Published 19 Aug 2025 in math.CO | (2508.14141v1)

Abstract: We study point-line configurations and their associated matroid and circuit varieties. We aim to find a finite set of defining equations for matroid varieties and an irreducible decomposition for circuit varieties. To solve the former problem, we use some classical techniques from algebraic geometry, including the Grassmann-Cayley algebra and the liftability technique. From this, we can respectively derive the Grassmann-Cayley ideal, introduced by Sidman, Traves and Wheeler, and the lifting ideal, introduced by Liwski, Mohammadi, Clarke and Masiero. Since the circuit ideal, the Grassmann-Cayley ideal and the lifting ideal are contained in the matroid ideal and explicit generators are known for them, it is a natural question to identify point-line configurations for which a generating set of the matroid ideal is formed by the circuit polynomials, Grassmann-Cayley polynomials and lifting polynomials. For these point-line configurations, we obtain an explicit and finite description of the matroid variety.

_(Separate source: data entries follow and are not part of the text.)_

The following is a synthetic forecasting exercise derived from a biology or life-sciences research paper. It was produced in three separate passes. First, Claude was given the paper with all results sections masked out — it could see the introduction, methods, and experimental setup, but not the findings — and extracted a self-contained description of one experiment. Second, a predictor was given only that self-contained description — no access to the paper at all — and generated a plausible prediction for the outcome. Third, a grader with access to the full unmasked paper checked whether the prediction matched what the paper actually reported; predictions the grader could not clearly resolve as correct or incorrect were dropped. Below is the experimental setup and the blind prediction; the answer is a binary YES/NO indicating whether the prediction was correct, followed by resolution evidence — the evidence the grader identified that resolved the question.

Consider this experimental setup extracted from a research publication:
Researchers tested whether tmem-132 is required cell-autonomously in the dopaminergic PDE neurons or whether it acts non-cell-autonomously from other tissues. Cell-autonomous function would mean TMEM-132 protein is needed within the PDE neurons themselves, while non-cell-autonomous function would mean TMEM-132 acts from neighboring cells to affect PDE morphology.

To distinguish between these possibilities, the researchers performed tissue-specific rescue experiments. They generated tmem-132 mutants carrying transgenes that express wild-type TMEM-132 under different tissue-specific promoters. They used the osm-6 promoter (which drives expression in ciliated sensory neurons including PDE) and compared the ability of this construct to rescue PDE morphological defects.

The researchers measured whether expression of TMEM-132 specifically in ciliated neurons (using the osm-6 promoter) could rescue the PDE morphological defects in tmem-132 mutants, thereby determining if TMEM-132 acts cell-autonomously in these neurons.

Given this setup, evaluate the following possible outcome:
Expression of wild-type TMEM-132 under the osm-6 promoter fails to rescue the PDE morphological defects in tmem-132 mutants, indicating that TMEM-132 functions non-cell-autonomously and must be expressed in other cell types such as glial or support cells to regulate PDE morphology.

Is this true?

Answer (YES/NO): NO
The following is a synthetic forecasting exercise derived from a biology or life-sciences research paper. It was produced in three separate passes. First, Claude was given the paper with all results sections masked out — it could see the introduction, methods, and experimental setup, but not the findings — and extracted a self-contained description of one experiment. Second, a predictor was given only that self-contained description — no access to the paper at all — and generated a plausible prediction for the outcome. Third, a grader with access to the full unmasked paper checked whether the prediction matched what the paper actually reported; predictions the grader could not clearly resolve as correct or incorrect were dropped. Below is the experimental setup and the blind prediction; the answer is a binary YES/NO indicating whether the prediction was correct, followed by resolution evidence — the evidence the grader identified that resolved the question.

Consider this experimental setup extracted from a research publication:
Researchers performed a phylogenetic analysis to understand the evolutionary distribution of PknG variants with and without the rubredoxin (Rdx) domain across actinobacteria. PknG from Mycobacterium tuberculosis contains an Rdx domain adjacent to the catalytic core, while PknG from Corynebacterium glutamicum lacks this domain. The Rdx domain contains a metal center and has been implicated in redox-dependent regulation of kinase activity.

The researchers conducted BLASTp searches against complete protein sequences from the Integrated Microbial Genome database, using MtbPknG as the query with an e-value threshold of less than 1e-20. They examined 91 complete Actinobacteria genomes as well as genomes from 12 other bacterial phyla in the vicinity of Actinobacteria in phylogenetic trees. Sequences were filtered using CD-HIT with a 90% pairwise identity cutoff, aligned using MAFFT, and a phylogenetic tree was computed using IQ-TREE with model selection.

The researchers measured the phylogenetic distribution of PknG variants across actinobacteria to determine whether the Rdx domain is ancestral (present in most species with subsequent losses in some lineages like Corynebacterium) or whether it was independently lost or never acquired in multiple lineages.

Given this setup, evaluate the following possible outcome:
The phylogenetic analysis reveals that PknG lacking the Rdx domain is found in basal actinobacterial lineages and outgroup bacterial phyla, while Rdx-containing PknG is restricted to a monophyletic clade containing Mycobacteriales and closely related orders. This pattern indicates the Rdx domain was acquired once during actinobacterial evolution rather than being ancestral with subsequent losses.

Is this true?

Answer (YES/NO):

In this thesis, we prove that the matroid ideal of cactus configurations, the Pascal configuration and the Pappus configuration can be generated by these three types of polynomials. To find an irreducible decomposition for the circuit varieties of point-line configurations, we use the decomposition strategy developed by Clarke, Grace, Mohammadi and Motwani. If the point-line configuration has some points lying on at most two lines, we develop a shorter alternative as well. We find such a decomposition for cactus configurations, up to irredundancy. Moreover, we find an irreducible decomposition for the Pascal configuration and the third configuration $9_3$, which is a point-line configuration with nine points and nine lines, such that every point is on three lines and every line contains three points.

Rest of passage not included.